Is your blog content performing up to par? This is likely a difficult question for you to answer. After all, standards can be subjective. Compared to a competitor site, your content may be performing well, but compared to a larger company, your content may only get a fraction of the shares they do. The question is, what standards do you want to hold your blog to?
I’m going to start off with the bad news so that we can quickly move on to the good news. The bad news is that, according to a recent study by Moz and Buzzsumo analyzing one million posts, only top 10% of most-shared posts will receive backlinks. That means that the remaining 90% of blog posts that are published receive zero backlinks and fewer than 39 shares.
Yeah, those are scary numbers. But that’s the bad news. Now on to the good! You can benchmark your content to get some concrete numbers to strive for. For example, if you are able to get even one backlink for your blog post, that post is already in the top 10%. Once you’ve breached the top 10%, you have a greater shot at achieving higher share counts and even more backlinks.
How does your content stack up?
A couple of months ago, the other members of the Marketing team and I at Venngage decided to set the bar higher for our content. We knew that if we wanted our content to compete with the top sites, we needed to gain a decent understanding of what a well-performing blog post looks like. Should we aim for 50 total shares per post? 200 shares? 1000 shares? We decided to benchmark our content based on the number of shares our blog posts get, to see whether our blog content was performing as well as the big sites.
To do this, we analyzed every article from the last six months published on the top 115 marketing tech companies on Inbound.org to see how many total shares each post received. Then we dug deeper to see how many shares each post received per social media site (Facebook, Twitter, LinkedIn, Google Plus).
We used a simple grading scale to measure the performance of each site based on the number of shares per individual blog posts:
So to be in the A grade range, your blog needs to gain a total of almost 15k shares per month, with the majority of your shares coming from Facebook. Now the fun part (hint of sarcasm)–see how your own contact stacks up.
We followed the same framework of analyzing all of your blog posts over the same six month period and assigned a grade to our posts.
Normalizing Your Shares
As expected, there was a big difference between our absolute number of shares for each blog post and the absolute number of shares for articles on sites with bigger followings like HubSpot and StumbleUpon. Unless you happen to be at one of those top 115 companies, odds are your blog posts generally don’t come close to the same number of shares. But don’t panic! It’s important not to panic.
Look, it’s really hard to reach the same number of shares as companies with a much bigger follower base. It’s worth it to identify what your ultimate goal will be, but that’s why, in order to create a benchmark that is realistic and actionable, you should normalize your shares to level the playing field.

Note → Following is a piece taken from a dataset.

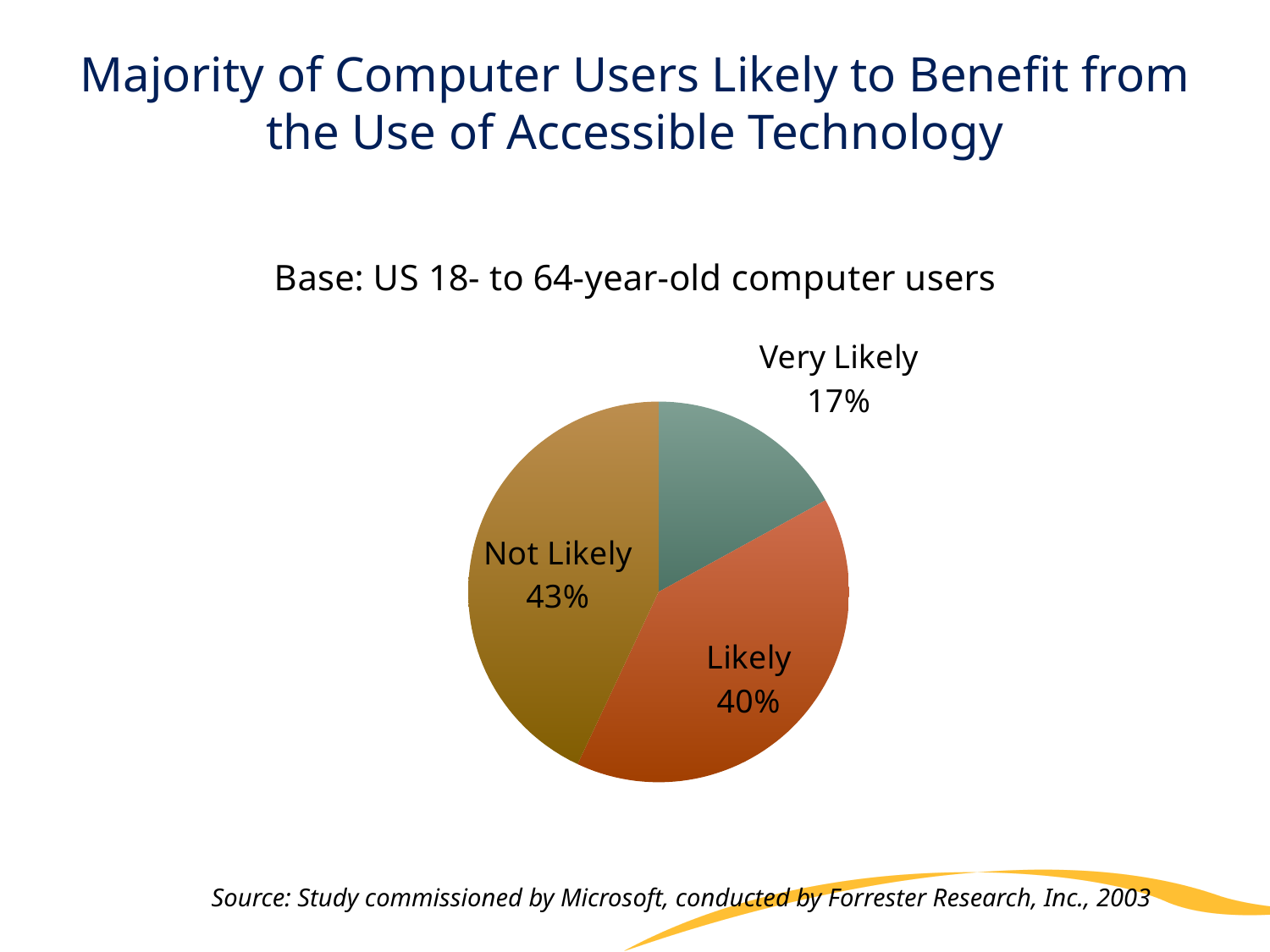
Which slice of the pie is the largest? Not Likely What is the difference in percentage points between the "Not Likely" and "Likely" slices? 3 What base population is stated above the pie chart? US 18- to 64-year-old computer users What kind of chart is shown on the slide? pie chart What is the difference in percentage points between the "Likely" and "Very Likely" slices? 23 What percentage of computer users are labelled "Very Likely" to benefit? 17% What percentage of computer users are labelled "Not Likely" to benefit? 43% How many slices does the pie chart have? 3 What percentage of computer users are labelled "Likely" to benefit? 40% Which is larger, the "Likely" slice or the "Very Likely" slice? Likely Which slice of the pie is the smallest? Very Likely What is the combined share of the "Very Likely" and "Likely" slices? 57%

Normalize your shares by dividing the number of shares on a particular article by the number of followers on each social media site. For example, to get the normalized number of Facebook shares for a blog post, you would divide the number of Facebook shares you got for a post by the number of followers your site has on Facebook. This will give you a better idea of how engaged your audience is.
We were able to identify areas where we needed to increase our follower engagement–Twitter and LinkedIn were the main area for us.
Here’s a summary of our findings:
There were some findings that surprised us and changed our perspective of what top performing content looks like.
Top content has significantly more shares than the rest.
As you can see in the infographic, in pretty much every area, the blogs that received an A grade had an exponentially higher share count than the rest. In fact, the top 20 MarTech companies account for 80% of shares. This can be discouraging but keep in mind that in order to get into the top 10% range, all you have to do is get at least 39 shares and one backlink. This is very achievable with some basic blog traffic outreach.
Infographic posts perform very well.
We were surprised (but delighted) to find that posts with infographics had a significantly higher share count than other general posts, video posts, and interviews. It’s nothing new that MarTech companies like infographics, but the numbers still surprised us!
LinkedIn is the top site for normalized shares.
That’s right–at least, where B2B sites are concerned. LinkedIn shares are substantially higher than other platforms. Basically, if you’re not putting energy into LinkedIn activity, you should start. We’ve certainly upped our LinkedIn game.
Keep track of your month over month blog traffic.
Even if certain blog posts perform to an A grade standard, your overall share count month over month can still be low. That’s why it’s a good idea to track your monthly metrics to see how your blog is performing overall, so you can recalibrate your content strategy accordingly.